Kinard was immediately transferred to Children’s National Medical Center, where blood began hemorrhaging into his brain and eyes. As Mauney gathered her bags to move her son to intensive care, she noticed blood dripping on the floor beneath her. Eight months pregnant with her fourth son, Mauney found herself in need of medical care and torn between her two children.

Only the presence of Christy Gaskell, a nurse whose son played on Kinard’s football team, convinced Mauney to travel back to Maryland to give birth. But as Kinard’s platelet level dropped to three despite 24 consecutive hours of blood transfusions and his oxygen levels fell even while he was on a ventilator, Gaskell began to fear for the worst.

“What Julian had was very non-specific, so it takes time to rule out and identify something so rare,” Gaskell said. “I remember being terrified because at that point you’re reaching the capacity of what you can do.”

So was Mauney. A day after giving birth to Carson on Dec. 30, doctors informed her husband, Carl, that, with Kinard’s prognosis grim, they needed to come back to his side in case he didn’t make it through the night.

“That was the hardest thing I ever heard,” Mauney said. “We called in our pastor and started a prayer chain, but I really thought he was going to die.”

It wasn’t until a spinal tap revealed the presence of abnormally placed cells that doctors could pinpoint Kinard’s condition as HLH. The genetic disease is characterized by immune cells that do not properly destroy infected or damaged cells, resulting in an agitated system that attacks other immune cells, organs and tissue.

With Kinard still in a medically induced coma, doctors warned that there may be brain damage or that he may never walk again. But when Kinard awoke after nearly two weeks, he reassured his family with two questions.

“First, he asked me, ‘When did you have the baby?’ ” Mauney said. “That’s when I realized how long he’d been sleeping. Then he asked if he could still play football.”

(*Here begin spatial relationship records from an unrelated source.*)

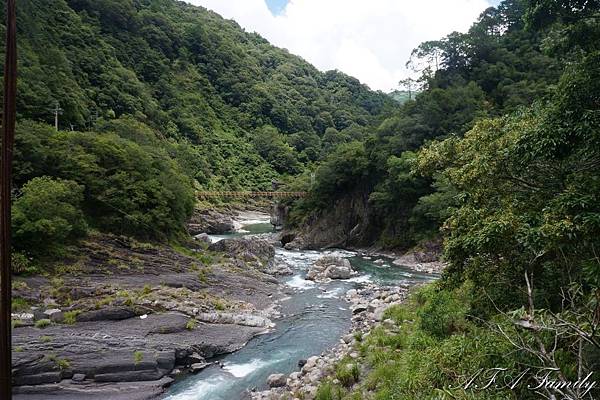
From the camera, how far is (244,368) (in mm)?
13000

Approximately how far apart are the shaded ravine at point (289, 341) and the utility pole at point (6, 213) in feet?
32.4

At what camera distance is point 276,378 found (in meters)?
11.5

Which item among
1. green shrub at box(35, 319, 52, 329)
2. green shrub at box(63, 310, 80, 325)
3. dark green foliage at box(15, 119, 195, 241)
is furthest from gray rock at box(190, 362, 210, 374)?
dark green foliage at box(15, 119, 195, 241)

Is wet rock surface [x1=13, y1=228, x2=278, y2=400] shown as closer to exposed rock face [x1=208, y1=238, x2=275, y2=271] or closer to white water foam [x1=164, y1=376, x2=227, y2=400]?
white water foam [x1=164, y1=376, x2=227, y2=400]

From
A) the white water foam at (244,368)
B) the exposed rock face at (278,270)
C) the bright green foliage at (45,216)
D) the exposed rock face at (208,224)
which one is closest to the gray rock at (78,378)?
the white water foam at (244,368)

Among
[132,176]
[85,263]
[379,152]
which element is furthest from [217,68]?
[85,263]

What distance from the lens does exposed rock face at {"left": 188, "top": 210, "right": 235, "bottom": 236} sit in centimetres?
5072

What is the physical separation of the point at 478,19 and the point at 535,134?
59699 mm

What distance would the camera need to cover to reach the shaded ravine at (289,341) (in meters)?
11.7

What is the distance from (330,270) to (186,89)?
7743 centimetres

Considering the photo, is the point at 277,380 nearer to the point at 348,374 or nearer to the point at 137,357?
the point at 348,374

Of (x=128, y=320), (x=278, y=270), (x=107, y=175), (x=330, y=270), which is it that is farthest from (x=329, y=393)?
(x=107, y=175)

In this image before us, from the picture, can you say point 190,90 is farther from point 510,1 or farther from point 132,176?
point 132,176

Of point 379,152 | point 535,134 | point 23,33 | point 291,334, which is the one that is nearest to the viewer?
point 535,134
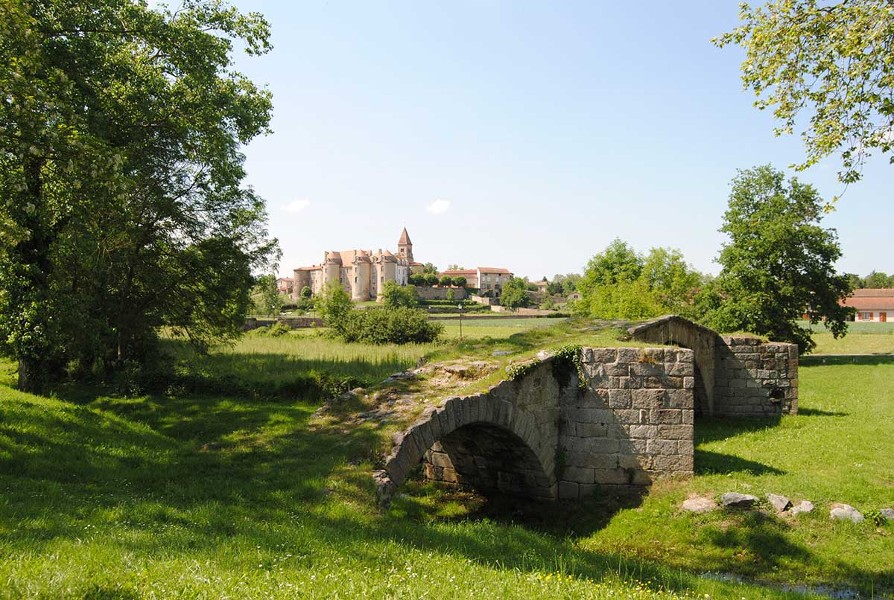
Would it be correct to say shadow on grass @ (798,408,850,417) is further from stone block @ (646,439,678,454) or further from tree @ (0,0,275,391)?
tree @ (0,0,275,391)

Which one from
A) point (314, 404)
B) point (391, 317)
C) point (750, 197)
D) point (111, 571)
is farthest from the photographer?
point (750, 197)

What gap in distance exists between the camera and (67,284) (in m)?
12.3

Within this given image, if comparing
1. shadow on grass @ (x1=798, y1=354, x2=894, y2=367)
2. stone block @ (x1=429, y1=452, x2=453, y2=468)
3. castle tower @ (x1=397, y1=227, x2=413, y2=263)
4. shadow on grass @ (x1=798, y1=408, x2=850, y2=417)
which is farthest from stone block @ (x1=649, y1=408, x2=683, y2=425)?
castle tower @ (x1=397, y1=227, x2=413, y2=263)

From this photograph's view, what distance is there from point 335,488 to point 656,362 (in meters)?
6.12

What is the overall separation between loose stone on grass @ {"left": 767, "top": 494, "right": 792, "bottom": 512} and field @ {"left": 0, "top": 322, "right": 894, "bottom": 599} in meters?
0.28

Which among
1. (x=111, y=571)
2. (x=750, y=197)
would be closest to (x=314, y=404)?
(x=111, y=571)

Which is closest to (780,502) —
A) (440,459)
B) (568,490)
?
(568,490)

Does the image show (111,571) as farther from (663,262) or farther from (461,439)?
(663,262)

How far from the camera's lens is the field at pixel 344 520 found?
13.6ft

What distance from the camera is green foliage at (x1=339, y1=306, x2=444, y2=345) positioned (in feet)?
92.3

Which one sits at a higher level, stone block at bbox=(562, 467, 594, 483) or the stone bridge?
the stone bridge

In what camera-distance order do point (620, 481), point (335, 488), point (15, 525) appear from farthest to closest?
1. point (620, 481)
2. point (335, 488)
3. point (15, 525)

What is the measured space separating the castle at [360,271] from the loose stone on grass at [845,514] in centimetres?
10785

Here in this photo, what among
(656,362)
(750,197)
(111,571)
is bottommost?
(111,571)
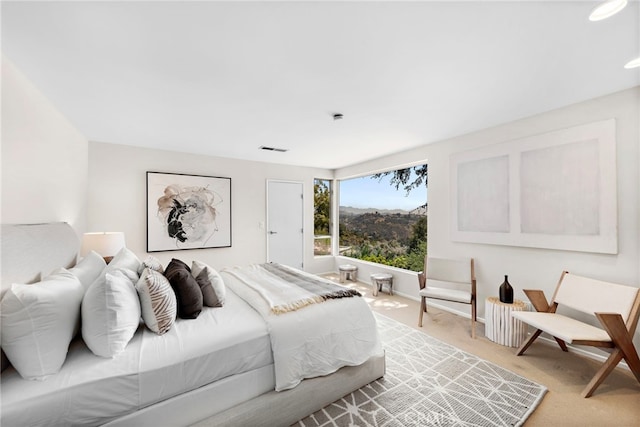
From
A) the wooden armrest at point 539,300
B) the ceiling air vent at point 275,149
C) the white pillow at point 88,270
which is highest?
the ceiling air vent at point 275,149

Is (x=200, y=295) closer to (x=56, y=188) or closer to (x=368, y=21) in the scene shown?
(x=56, y=188)

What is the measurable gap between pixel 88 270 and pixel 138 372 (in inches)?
41.1

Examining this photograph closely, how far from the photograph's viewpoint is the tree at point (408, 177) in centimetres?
444

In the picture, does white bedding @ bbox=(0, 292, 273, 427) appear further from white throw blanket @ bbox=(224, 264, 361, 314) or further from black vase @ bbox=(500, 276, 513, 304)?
black vase @ bbox=(500, 276, 513, 304)

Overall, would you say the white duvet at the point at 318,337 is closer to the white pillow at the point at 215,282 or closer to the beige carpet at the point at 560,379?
the white pillow at the point at 215,282

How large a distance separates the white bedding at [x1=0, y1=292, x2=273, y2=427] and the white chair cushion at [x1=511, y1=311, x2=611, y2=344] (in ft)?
7.60

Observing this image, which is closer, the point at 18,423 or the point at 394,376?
the point at 18,423

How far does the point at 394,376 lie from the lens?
2.21m

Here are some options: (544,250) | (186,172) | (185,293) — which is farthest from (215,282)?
(544,250)

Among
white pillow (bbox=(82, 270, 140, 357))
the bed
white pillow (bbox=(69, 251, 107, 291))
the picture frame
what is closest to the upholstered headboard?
the bed

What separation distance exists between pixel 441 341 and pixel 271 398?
6.68 ft

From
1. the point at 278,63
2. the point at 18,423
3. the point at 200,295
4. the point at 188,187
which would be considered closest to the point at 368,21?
the point at 278,63


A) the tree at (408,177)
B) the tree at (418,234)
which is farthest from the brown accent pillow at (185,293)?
the tree at (418,234)

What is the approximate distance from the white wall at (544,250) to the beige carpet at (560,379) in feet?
1.57
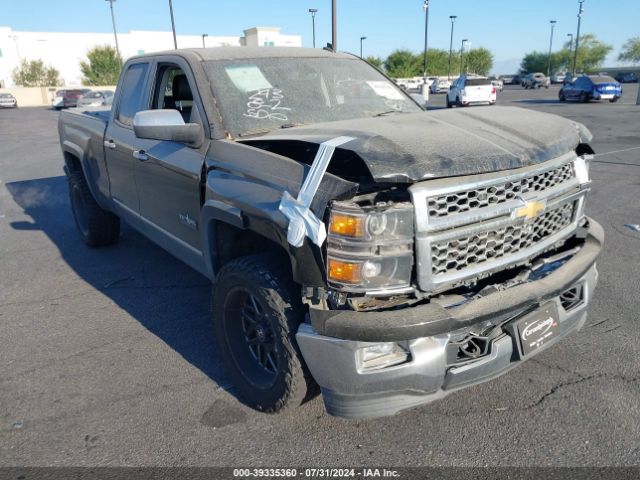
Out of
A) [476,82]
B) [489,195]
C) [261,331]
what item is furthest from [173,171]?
[476,82]

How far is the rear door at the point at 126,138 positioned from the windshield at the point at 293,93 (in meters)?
1.08

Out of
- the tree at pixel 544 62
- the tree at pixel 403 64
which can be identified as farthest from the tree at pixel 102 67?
the tree at pixel 544 62

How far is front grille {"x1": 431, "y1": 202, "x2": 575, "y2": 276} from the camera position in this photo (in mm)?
2436

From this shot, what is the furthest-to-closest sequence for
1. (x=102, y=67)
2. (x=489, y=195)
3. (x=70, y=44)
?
(x=70, y=44) → (x=102, y=67) → (x=489, y=195)

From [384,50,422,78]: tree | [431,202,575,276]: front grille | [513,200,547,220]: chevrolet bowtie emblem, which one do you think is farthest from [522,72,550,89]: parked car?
[513,200,547,220]: chevrolet bowtie emblem

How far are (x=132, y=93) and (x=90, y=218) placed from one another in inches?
71.0

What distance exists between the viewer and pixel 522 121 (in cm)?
312

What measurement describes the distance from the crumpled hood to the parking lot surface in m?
1.33

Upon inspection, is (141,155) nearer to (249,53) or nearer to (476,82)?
(249,53)

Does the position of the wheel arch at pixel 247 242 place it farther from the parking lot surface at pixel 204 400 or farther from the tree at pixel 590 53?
the tree at pixel 590 53

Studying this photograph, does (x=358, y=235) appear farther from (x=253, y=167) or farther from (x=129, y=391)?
(x=129, y=391)

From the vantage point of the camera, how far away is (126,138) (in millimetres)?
4457

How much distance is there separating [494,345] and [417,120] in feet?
4.49

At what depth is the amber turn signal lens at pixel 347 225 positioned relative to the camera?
228 cm
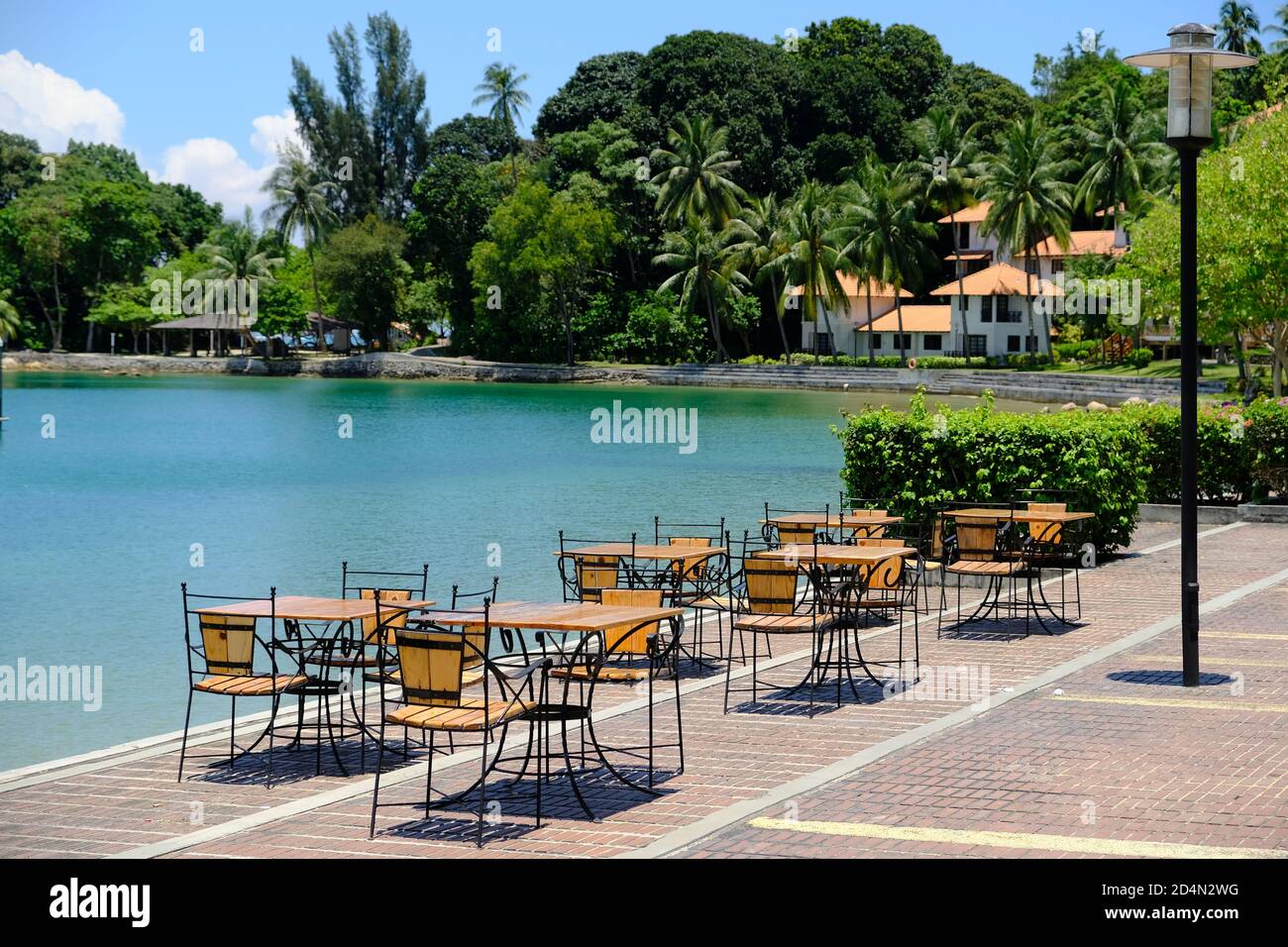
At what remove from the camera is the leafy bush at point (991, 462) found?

The journey back to the playing field would be arduous. Down to 60 pounds and unable to feed himself, Kinard faced the prospect of three months in a rehab center. In response, he ramped up his recovery, undergoing four daily sessions of therapy while often taking walks through the halls with his many visitors. On his 23rd and final day in the hospital, Kinard walked right out the front door.

Julian Kinard has provided balance to a run-heavy offense as Damascus has rolled to a 3-0 start. (Toni L. Sandys/The Washington Post)

For the next six months, Kinard took more than 20 pills a day and endured frequent blood tests until he was declared in remission in the summer of 2010, this while bypassing the chemotherapy normally administered to HLH patients.

An illness or live virus could re-trigger his condition, and the lone cure is a bone marrow transplant. Though he has yet to find a match, as long as Kinard remains in remission, the procedure is not necessary. And in the past six years, Kinard has experienced only one minor setback — a sinus infection that required a trip to the hospital for antibiotic treatment.

With a protocol in place for his condition, Kinard threw his focus into returning to football the next year. After spending a summer regaining his coordination and agility, he had to prove himself again to his cautious Cougars coaches and teammates.

“At first, some of them were worried and didn’t want me in hitting drills,” said Kinard, who now stands at 6 feet and 165 pounds. “But I just wanted to get my anger out from the last six months.”

A similar eagerness preceded the current football season. After one year away at Urbana following his family’s brief relocation, Kinard is back at Damascus, back under center and, miraculously, back to his old self.

“I remember visiting Julian in the hospital, and it was one of the scariest things I had ever seen,” said Funk, the team’s starting running back. “I’ve never seen someone go through so much. It’s crazy to have us all playing together again. He’s definitely a miracle.”